The New Orleans City Council is learning more about the reasons why officers are leaving the New Orleans Police Department and what city leaders can do to retain more officers.

Council members received the results of a new survey conducted by AH Datalytics this morning.  That survey shed light on what officers want.


"What we found in this survey is there's deep dissatisfaction with the promotional process and the transfer process, and it really goes across the entire department," Jeff Asher of AH Datalytics told members of the city council's criminal justice committee.

Asher told council members that officers want not only reforms in the NOPD's promotional processes, but also more frequent pay raises.

"The top two are really the most important: the longevity pay and the step increases," Asher said. "Making it so that it's not every five years that you get a pay raise, but it's every year that you get some sort of increase to keep up with cost of living and other things."

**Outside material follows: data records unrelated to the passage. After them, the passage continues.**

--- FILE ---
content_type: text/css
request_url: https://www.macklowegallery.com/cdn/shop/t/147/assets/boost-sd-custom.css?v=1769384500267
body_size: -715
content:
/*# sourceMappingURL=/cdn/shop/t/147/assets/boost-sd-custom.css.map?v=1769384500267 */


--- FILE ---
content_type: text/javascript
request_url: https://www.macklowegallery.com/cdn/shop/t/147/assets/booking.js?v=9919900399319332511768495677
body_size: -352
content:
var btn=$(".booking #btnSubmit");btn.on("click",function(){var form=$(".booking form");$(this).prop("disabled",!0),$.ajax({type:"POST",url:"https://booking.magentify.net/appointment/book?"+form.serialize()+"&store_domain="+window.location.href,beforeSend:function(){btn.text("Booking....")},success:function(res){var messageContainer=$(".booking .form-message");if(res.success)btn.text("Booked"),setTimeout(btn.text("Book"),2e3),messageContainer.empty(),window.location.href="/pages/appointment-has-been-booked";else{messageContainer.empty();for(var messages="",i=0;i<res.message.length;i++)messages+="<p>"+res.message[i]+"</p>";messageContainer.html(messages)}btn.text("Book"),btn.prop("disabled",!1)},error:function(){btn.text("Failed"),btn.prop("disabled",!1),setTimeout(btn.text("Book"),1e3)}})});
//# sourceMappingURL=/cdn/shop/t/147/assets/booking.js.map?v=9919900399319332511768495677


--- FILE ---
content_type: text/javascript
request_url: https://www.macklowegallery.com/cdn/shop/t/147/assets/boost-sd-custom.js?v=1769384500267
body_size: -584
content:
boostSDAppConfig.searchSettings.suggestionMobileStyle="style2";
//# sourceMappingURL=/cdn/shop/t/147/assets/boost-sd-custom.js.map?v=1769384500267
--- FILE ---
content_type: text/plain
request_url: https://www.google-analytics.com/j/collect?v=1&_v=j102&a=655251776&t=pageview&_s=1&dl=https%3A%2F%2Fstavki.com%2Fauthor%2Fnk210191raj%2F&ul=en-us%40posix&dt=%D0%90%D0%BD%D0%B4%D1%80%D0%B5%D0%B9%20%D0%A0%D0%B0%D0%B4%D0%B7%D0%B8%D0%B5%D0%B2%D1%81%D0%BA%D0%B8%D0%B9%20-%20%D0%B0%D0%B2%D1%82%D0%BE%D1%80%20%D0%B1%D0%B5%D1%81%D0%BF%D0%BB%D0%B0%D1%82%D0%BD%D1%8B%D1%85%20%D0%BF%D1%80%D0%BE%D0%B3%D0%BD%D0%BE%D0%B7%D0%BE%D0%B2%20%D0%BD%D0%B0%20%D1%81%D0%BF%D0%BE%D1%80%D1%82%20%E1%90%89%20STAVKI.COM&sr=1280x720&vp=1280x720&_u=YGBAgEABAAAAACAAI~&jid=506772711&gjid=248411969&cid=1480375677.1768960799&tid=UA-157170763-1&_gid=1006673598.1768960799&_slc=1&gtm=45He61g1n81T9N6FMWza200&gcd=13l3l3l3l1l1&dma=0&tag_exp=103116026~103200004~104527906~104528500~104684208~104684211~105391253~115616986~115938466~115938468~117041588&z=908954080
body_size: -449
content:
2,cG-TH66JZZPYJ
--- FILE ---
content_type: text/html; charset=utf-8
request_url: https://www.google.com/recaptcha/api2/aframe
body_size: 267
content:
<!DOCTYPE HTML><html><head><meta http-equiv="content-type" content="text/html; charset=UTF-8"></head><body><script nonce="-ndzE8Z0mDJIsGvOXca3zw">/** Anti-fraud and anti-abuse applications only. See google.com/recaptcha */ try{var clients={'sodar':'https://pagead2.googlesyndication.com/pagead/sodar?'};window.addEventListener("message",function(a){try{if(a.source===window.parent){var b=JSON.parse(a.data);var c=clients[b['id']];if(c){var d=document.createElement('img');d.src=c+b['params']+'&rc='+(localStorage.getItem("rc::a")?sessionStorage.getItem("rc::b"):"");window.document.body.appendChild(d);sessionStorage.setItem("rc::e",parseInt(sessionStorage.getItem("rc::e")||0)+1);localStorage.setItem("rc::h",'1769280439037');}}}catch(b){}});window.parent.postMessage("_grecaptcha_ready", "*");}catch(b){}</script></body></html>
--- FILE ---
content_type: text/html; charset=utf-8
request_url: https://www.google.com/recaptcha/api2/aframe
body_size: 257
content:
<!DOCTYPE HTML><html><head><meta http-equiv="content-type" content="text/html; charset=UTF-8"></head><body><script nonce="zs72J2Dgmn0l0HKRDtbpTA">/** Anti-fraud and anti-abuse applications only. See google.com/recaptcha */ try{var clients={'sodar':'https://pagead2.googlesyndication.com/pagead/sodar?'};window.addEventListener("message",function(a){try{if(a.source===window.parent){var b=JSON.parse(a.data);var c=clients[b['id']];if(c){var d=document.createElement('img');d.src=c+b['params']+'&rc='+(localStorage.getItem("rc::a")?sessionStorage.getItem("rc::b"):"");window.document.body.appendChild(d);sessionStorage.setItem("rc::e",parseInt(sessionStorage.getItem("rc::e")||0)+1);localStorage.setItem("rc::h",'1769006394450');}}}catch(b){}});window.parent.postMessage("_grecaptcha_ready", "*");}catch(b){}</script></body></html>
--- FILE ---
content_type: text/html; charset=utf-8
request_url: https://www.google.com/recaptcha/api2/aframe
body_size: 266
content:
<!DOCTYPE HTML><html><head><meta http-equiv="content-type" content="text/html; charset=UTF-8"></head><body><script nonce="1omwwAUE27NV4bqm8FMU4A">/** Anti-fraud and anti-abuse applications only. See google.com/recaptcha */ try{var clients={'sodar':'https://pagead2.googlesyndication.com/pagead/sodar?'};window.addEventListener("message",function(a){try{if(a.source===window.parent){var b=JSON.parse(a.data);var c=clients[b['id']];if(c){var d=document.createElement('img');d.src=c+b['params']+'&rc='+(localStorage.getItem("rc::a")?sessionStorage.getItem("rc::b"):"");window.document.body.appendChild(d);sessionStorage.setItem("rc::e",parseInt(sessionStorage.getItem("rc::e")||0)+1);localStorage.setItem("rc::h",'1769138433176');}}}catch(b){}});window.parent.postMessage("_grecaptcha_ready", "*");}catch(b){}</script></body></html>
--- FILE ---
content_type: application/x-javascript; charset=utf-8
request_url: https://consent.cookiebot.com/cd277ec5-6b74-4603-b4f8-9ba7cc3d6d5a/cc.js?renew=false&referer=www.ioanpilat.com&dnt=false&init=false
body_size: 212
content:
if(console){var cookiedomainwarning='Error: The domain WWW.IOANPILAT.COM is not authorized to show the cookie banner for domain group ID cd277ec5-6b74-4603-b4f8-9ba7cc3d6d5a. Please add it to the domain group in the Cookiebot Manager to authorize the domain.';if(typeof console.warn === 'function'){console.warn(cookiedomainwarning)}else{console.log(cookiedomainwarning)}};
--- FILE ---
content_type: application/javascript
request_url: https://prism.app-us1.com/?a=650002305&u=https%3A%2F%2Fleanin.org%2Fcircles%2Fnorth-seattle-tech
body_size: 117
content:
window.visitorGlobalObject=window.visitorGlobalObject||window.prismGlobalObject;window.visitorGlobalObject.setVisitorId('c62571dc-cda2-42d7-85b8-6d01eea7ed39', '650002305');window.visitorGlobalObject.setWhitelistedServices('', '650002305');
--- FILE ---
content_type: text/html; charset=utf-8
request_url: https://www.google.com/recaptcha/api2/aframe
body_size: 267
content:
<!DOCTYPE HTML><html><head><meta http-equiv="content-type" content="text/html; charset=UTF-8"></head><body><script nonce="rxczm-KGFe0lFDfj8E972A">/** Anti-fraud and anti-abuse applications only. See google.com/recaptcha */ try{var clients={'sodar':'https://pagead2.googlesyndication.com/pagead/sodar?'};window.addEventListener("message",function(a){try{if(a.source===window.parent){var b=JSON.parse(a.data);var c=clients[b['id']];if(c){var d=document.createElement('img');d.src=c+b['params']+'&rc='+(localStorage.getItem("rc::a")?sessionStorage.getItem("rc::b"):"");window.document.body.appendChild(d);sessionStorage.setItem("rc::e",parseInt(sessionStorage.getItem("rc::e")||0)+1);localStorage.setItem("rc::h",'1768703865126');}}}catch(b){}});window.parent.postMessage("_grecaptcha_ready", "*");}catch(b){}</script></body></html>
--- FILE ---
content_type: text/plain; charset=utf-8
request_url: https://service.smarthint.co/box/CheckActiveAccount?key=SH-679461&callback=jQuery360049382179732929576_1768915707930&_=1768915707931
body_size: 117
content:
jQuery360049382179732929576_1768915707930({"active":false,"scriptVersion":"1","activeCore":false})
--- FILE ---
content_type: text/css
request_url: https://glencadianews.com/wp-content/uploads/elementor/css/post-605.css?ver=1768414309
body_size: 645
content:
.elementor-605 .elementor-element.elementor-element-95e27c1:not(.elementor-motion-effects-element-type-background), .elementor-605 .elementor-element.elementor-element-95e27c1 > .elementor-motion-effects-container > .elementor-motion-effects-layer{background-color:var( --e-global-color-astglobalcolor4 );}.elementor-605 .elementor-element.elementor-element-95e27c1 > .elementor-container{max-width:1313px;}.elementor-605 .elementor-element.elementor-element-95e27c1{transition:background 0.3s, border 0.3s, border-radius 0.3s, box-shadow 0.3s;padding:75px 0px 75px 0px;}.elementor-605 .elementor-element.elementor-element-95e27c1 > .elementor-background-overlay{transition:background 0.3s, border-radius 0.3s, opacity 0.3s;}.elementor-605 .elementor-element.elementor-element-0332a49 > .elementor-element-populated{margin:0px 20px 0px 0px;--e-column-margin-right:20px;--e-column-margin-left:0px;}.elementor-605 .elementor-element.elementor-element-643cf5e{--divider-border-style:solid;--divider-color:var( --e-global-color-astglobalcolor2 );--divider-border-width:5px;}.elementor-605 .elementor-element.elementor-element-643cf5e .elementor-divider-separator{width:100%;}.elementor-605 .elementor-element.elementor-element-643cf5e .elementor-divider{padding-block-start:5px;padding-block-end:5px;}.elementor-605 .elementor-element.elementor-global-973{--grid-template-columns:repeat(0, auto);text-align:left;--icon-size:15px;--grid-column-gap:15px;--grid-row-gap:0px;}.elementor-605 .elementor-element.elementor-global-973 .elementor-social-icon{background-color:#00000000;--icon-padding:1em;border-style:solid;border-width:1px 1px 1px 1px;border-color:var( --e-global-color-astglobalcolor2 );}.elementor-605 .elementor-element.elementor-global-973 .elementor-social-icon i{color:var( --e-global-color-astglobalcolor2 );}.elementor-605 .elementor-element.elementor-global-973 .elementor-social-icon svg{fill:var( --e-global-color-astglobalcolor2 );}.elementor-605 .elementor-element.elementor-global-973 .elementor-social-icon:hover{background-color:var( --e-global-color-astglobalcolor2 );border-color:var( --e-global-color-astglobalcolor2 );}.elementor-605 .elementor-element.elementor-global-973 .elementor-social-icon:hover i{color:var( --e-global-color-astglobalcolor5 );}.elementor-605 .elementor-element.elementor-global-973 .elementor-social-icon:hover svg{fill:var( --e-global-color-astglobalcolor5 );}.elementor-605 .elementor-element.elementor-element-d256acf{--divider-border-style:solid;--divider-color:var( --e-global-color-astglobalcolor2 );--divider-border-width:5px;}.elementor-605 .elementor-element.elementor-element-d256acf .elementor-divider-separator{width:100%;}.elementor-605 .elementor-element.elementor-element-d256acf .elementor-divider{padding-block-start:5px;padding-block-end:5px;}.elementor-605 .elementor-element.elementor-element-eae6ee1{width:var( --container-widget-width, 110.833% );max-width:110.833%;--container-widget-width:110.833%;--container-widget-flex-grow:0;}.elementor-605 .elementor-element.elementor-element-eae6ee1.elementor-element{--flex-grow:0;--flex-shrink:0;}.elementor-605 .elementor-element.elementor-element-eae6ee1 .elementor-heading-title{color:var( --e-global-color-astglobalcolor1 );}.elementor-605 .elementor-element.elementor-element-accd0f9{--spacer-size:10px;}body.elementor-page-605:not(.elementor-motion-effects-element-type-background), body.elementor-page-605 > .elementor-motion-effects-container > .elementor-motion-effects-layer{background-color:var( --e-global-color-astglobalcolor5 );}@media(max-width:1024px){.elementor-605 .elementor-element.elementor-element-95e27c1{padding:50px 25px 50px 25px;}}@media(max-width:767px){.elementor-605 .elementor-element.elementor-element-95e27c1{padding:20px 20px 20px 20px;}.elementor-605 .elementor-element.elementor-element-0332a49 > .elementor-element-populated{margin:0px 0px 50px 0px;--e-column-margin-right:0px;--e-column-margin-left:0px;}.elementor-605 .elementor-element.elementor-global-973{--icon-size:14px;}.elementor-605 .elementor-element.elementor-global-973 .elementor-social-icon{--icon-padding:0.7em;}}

Asher said officers made clear that they want two-percent pay raises every year much like New Orleans firefighters receive. He also said officers want their unused sick leave to be paid one-to-one at retirement instead of five-to-one as is done now.

Officers also ranked a non-pay issue as one of their top-three priorities.

"Equipment upgrades is the non-pay one that got the most 'very importants,' but the top three are the only three that got above 80 percent of the respondents saying they were very important," Asher said.

Asher noted that officers found one positive in the department.

"Surveyed officers generally like their supervisor," Asher said. "They like who they're working with. They like who's immediately above them."

According to Asher, 268 officers across all ranks and experience levels responded to the anonymous survey. That's 28 percent of the force.